Claiming that mask-wearing and social distancing are not universal, Sly said that "major transmission events" can result in explosive spread of the coronavirus
"All viral acute respiratory infections will be curtailed by distancing and masking: influenzas A and B, Respiratory syncytial virus (RSV), common cold (more than 100 types of virus), and of course, CoV-19," he said. "But if the precautions are not universal, the transmissions that DO take place will have different consequences and rates of spread."
Wittkowski — who has been among the relatively few academics to consistently criticize widespread COVID mitigation measures — counters that there was "no evidence to support" the contention that masks would stop influenza while failing to stop COVID.
"I think that these viruses are more similar than people want to acknowledge," he continued. "People know everybody is wearing masks and distancing, and so people want to come up with things that are good about it."
Public health officials have at times struggled to explain why positive COVID tests have surged upward in places — such as California, Pennsylvania and elsewhere — where policies such as social distancing and mask mandates have been in place for months.
Data indicate that more than nine out of every ten Americans in most states are wearing masks in public regularly; those numbers have been above 80% since the early fall. Yet average positive COVID-19 tests have multiplied by nearly seven times since the spring peak.
Politicians and health experts have claimed at times that those surging numbers are being driven by individuals who are failing to wear masks and socially distance themselves from others, though such assertions are not often accompanied by much supporting evidence.

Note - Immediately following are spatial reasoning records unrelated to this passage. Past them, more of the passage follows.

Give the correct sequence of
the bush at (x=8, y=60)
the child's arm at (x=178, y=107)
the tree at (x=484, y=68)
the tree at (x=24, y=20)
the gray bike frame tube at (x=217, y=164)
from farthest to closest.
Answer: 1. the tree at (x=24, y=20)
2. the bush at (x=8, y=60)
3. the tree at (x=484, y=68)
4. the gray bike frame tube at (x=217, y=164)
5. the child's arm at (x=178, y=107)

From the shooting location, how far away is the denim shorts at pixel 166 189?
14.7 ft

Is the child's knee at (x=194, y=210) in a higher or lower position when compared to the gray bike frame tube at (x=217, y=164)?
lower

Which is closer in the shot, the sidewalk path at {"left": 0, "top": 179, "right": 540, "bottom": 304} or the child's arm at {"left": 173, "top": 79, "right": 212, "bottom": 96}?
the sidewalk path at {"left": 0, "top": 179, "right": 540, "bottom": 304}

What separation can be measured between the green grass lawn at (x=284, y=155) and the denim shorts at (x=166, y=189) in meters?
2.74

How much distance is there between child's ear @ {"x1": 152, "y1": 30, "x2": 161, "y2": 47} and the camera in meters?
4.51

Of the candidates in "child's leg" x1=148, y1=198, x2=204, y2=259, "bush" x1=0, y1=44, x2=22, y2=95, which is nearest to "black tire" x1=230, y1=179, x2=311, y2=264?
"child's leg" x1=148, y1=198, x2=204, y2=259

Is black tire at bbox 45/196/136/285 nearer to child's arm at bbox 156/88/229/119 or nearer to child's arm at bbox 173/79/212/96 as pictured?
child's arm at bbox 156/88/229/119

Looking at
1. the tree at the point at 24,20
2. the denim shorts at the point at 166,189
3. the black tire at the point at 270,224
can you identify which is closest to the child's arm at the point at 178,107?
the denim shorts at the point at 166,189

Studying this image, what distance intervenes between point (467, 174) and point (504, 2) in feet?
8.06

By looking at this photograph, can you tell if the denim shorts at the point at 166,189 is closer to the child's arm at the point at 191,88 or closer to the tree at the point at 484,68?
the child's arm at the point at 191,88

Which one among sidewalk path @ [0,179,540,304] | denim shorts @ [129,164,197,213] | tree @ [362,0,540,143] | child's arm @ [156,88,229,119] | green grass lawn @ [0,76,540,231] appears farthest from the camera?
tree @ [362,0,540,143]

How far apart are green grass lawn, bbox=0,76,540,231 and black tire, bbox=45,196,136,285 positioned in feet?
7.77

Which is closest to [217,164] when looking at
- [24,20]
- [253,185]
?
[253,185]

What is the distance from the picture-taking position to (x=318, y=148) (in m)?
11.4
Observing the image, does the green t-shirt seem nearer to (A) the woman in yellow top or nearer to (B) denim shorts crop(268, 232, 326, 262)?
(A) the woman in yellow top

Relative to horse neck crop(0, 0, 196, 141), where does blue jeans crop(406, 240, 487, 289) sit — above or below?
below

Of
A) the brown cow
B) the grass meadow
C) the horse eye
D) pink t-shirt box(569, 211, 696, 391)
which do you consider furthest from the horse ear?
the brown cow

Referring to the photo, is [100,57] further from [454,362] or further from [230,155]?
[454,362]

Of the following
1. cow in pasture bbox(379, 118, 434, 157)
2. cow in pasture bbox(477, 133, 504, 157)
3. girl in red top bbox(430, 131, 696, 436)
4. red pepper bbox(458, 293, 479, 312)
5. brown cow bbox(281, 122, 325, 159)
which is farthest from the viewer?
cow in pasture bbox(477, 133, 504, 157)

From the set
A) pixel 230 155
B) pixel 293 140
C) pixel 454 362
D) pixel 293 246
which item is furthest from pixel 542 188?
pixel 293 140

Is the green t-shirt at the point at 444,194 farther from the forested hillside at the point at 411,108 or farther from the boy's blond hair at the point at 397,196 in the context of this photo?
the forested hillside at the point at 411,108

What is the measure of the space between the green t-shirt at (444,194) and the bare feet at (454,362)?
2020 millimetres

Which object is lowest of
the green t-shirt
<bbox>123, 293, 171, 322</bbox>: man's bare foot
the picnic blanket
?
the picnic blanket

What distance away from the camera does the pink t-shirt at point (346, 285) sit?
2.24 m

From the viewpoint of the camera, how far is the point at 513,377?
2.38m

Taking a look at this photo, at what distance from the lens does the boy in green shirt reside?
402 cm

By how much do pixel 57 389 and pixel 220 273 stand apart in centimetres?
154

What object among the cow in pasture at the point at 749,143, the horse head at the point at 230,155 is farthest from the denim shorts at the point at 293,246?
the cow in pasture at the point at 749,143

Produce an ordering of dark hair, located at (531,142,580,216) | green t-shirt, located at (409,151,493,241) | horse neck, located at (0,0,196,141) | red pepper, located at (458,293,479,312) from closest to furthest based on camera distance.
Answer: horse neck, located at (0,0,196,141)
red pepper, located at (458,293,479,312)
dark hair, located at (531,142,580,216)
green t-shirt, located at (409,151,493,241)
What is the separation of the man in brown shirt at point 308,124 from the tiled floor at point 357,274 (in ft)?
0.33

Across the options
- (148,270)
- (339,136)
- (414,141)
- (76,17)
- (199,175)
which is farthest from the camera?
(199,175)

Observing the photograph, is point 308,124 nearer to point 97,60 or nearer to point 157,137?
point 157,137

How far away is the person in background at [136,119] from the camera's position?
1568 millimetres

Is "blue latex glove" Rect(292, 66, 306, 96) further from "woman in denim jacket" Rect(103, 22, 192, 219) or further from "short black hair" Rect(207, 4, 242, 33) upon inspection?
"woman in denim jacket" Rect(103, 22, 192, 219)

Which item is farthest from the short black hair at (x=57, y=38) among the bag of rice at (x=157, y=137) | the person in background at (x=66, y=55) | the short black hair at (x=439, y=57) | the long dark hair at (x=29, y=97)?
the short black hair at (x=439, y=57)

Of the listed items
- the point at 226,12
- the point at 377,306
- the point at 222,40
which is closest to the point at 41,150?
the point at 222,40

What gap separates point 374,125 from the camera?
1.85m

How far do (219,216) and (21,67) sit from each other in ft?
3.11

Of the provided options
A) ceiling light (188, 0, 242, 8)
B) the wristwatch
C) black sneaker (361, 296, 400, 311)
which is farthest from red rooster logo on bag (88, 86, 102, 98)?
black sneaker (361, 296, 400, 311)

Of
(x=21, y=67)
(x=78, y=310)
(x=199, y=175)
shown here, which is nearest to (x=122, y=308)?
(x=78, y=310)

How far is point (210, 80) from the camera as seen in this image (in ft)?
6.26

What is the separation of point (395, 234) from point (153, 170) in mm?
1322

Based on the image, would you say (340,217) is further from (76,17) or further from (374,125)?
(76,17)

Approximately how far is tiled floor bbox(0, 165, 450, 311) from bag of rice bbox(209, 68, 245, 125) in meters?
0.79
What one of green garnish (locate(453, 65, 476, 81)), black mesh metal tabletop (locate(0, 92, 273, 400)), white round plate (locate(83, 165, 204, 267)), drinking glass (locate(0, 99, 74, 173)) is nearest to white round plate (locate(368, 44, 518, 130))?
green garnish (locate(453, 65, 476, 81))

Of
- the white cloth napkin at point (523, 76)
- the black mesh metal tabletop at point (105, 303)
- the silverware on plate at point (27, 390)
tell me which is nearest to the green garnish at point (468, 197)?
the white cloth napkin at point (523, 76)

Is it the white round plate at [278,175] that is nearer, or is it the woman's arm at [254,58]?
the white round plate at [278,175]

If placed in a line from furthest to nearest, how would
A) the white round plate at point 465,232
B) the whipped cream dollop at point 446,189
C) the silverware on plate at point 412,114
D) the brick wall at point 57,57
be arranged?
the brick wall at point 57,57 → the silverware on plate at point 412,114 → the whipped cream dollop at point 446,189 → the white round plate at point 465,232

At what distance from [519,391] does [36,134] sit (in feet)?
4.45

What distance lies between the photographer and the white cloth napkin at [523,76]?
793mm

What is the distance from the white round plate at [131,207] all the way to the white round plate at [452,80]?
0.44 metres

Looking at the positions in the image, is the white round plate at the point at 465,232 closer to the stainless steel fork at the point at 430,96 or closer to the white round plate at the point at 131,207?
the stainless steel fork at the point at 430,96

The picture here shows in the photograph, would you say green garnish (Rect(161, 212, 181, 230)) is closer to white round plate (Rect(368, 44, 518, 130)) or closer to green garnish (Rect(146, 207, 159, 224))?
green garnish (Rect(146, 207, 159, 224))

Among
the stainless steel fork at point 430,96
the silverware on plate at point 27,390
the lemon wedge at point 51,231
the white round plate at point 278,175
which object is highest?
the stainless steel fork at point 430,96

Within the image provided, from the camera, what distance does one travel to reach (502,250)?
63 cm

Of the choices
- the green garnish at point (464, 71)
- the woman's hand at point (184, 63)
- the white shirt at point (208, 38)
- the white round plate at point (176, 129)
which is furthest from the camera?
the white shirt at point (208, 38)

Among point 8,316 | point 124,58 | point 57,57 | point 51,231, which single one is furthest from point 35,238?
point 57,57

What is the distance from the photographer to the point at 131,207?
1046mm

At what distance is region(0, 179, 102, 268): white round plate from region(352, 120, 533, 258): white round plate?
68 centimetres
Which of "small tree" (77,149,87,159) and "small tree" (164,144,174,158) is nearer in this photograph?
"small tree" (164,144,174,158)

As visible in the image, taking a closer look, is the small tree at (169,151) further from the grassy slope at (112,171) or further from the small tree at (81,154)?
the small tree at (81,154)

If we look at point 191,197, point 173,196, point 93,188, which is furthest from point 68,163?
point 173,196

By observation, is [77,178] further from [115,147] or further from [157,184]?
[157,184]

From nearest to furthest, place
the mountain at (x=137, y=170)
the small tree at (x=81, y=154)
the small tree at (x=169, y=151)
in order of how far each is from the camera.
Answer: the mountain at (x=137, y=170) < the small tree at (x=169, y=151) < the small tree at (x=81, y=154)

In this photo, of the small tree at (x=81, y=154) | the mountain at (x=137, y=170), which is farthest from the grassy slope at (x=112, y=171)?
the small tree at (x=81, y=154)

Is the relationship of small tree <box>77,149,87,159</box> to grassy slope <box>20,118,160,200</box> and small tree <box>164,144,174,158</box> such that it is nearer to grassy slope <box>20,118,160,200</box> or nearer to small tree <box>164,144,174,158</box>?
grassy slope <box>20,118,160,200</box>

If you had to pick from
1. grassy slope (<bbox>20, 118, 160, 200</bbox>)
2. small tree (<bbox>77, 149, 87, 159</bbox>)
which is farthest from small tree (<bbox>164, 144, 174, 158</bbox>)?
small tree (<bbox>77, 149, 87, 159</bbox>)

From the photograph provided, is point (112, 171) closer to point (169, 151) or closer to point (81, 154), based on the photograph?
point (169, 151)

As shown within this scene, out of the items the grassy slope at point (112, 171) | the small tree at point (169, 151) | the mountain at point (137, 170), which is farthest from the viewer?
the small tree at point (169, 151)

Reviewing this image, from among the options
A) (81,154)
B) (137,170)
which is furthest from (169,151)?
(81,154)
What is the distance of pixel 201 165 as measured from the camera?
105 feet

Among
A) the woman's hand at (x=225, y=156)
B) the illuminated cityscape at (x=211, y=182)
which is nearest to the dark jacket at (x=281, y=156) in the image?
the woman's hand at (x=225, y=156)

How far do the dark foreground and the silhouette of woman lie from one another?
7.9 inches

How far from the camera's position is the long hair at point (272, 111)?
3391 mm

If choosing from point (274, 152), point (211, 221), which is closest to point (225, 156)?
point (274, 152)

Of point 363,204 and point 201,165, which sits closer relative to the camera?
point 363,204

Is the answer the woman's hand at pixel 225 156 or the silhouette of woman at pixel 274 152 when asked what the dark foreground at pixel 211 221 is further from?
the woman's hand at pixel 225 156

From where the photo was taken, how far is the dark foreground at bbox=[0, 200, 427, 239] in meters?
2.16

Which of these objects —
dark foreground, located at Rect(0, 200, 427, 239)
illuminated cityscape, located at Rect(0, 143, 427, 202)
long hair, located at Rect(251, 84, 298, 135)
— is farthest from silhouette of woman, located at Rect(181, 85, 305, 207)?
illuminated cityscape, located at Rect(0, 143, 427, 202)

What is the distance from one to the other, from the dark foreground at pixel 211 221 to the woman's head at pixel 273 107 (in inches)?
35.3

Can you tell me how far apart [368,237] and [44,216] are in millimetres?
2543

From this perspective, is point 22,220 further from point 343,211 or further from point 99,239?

A 2019 World Health Organization study, meanwhile, found "no evidence that [wearing a mask] is effective in reducing transmission" of influenza, potentially suggesting that masks may not be playing much role in the currently reduced influenza levels being seen throughout the world.
Wittkowski, who has numerous times over the course of the pandemic called for an end to lockdowns, social distancing measures, and mask mandates, dismissed the idea that those policies could ultimately have much effect on the spread of COVID-19. He has argued that herd immunity, either through natural infections or through a vaccine, is the only way to blunt transmission of the virus."Pandemics end in the same way," he said, "whether we do something or not."